Donor insemination involves inseminating donor sperm into the uterus at the time of ovulation to achieve a pregnancy.


Who are the donors?

Sperm donors have volunteered to give their sperm specifically to help women achieve a pregnancy. They are from all walks of life but have one thing in common – they have the humanity to recognise that this is a gift which they are able to give. The donors are screened after volunteering to donate. Only those who appear to have the most fertile semen samples are taken on as donors. Donors must complete a lifestyle statement. They must have a clean bill of health in their medical and family history in terms of inheritable conditions.
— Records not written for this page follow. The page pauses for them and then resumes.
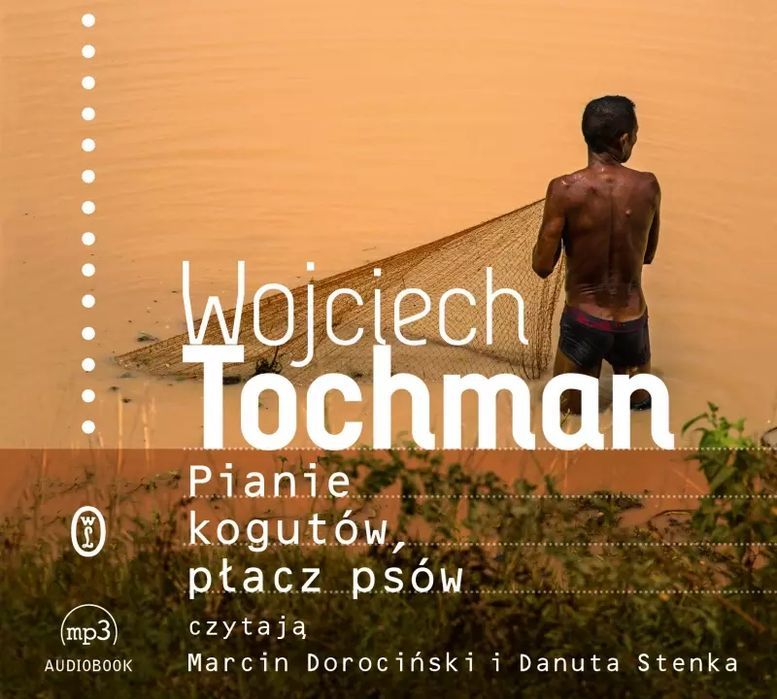 Pianie Kogutów, Płacz Psów. Audiobook Wojciech Tochman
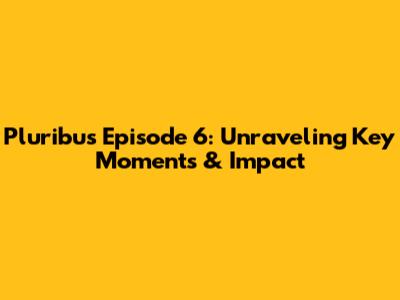 Pluribus Episode 6: Unraveling Key Moments & Impact
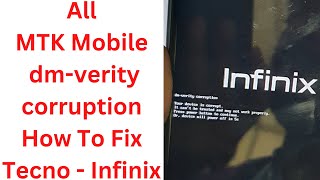 All MTK Mobile dm-verity corruption How To Fix | infinix dm-verity corruption | dm-verity corruption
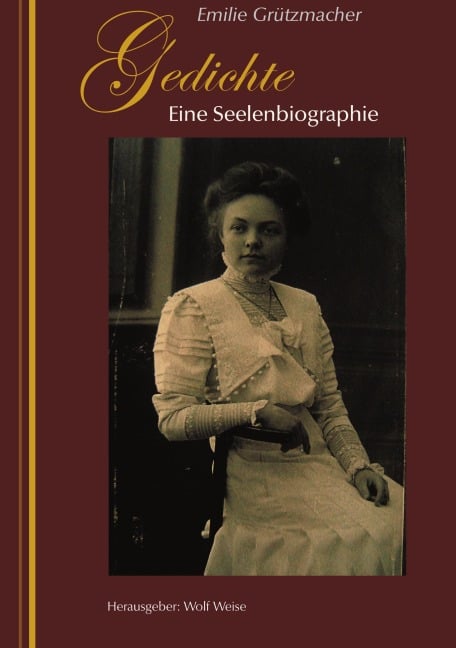 Gedichte - Eine Seelenbiographie - Emilie Grützmacher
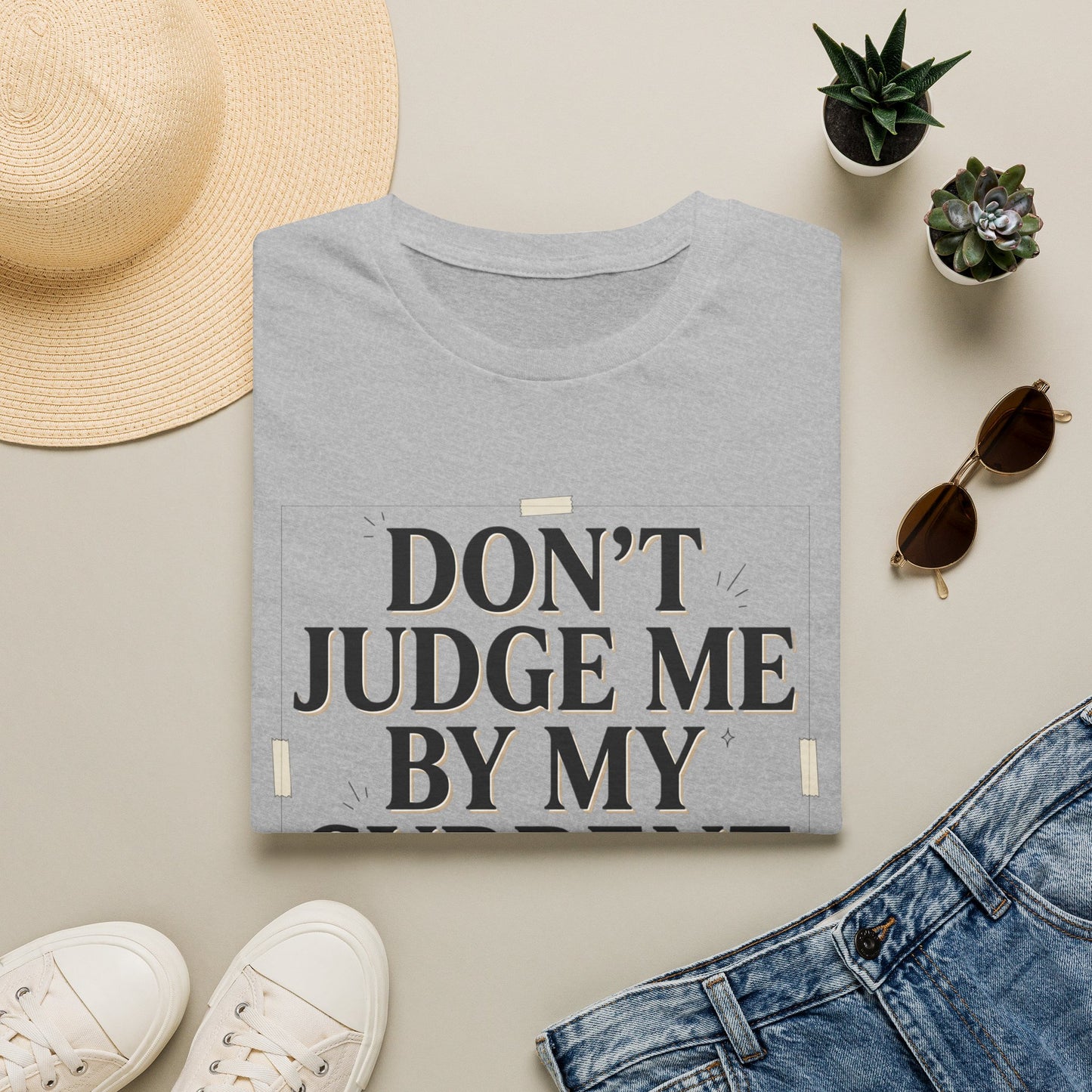 "Don't Judge Me By My Current Presentation" Graphic Tee
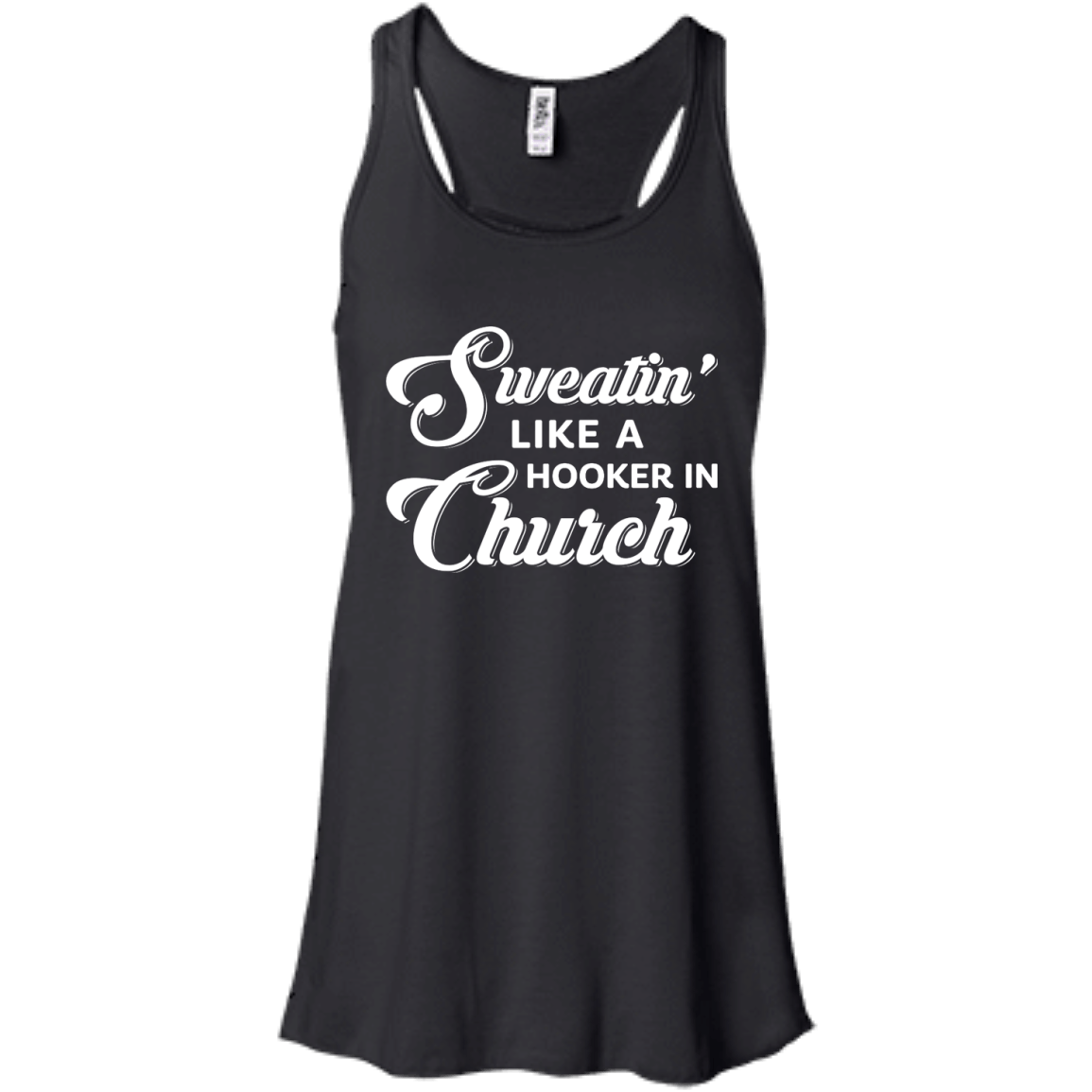Sweatin' Like A Hooker In Church-T-Shirt & Tank Top-Women's Flowy Racerback Tank-Black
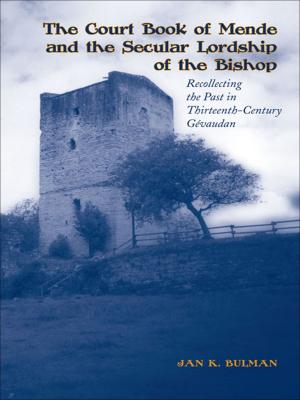 Cover of the book The Court Book of Mende and the Secular Lordship of the Bishop by Colin  Hill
Women who are receiving donor sperm will have access to information about the donor which will include:

  • Height and build
  • Ethnicity
  • Complexion
  • Hair colour
  • Eye colour
  • Blood group


i. Clinic recruited donors

ii. Known donors who are a friend or relative of the egg recipient

iii. Overseas donors (California Cryobank- CCB)


How successful is DI?

A normally fertile woman will have 15%-20% chance of a live baby following a DI cycle. Due to a decrease in the number of sperm donors Australia wide, the number of DI cycles we offer each patient has been limited.


How is the treatment performed?

The semen is drawn up into a fine catheter and inseminated into the uterus at the time of ovulation. Following the insemination, you should lead a normal life.


Will I be able to use the same donor for a subsequent baby?

We would like to help you with this but we cannot guarantee it. In some circumstances this is possible but not always.